West Ham odrobił dzielnie straty i wyłuskał cenny punkt w derbowym starciu z Arsenalem. Forma Młotów z drugiej połowy mogła naprawdę pozytywnie zaskakiwać, bowiem w zawodnikach można było zauważyć pasję i chęć walki. Linią pomocy dowodził nie kto inny jak Declan Rice, dzięki któremu nastawienie drużyny zmieniło się o 180 stopni. Mimo to jego działania po zakończeniu spotkania mogą wprowadzić fanów w zakłopotanie.
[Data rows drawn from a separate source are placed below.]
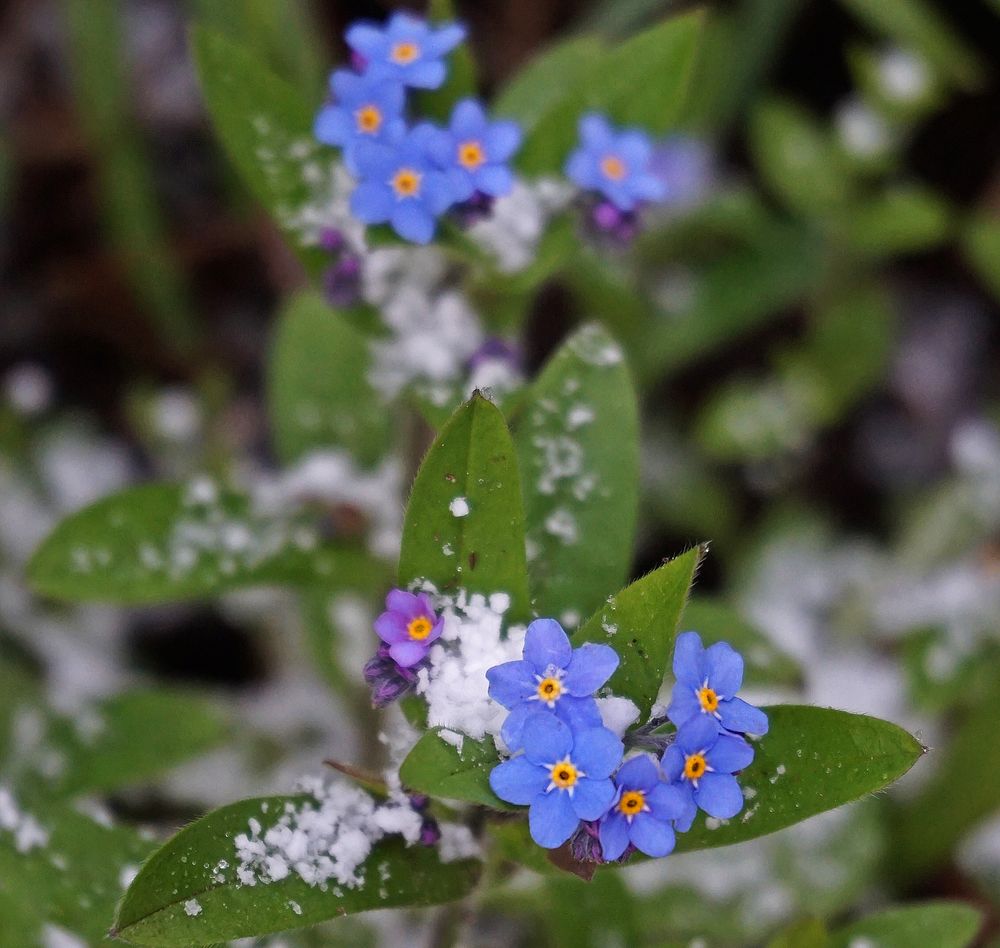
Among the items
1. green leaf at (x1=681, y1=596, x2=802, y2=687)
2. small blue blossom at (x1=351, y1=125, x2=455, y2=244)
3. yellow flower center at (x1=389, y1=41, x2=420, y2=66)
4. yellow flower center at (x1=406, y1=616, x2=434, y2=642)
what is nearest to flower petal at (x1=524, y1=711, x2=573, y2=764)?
yellow flower center at (x1=406, y1=616, x2=434, y2=642)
Internet obiegły zdjęcia, na których kapitan The Hammers prosi Martin Ødegaarda o podpis na domowej koszulce Kanonierów. Kibice West Hamu martwią się, że nakręci to dodatkowo spekulacje transferowe, natomiast miłośnicy klubu z północy Londynu zacierają ręce i uważają, że symbolizuje to nadchodzące przejście Anglika do ich zespołu.

Należy jednak uspokoić zarówno jednych, jak i drugich. Nie od dziś wiadomo, że Rice to zapalony kolekcjoner koszulek piłkarskich. Z kont 24-latka w mediach społecznościowych można jasno wywnioskować, że stanowią one znaczną część wystroju w jego miejscu zamieszkania. Jest on posiadaczem trykotów wielu byłych i obecnych graczy Premier League, między innymi  Harry’ego Kane’a, Michaela Owena czy Stevena Gerrarda. Dysponuje on również strojem Kyliana Mbappé oraz Neymara.

W związku z tym widać, jak wielki szum medialny utworzyła, co by nie mówić, błahostka. Jedyną rzeczą, która faktycznie może zastanawiać jest geneza posiadania przez Rice’a domowej koszulki The Gunners.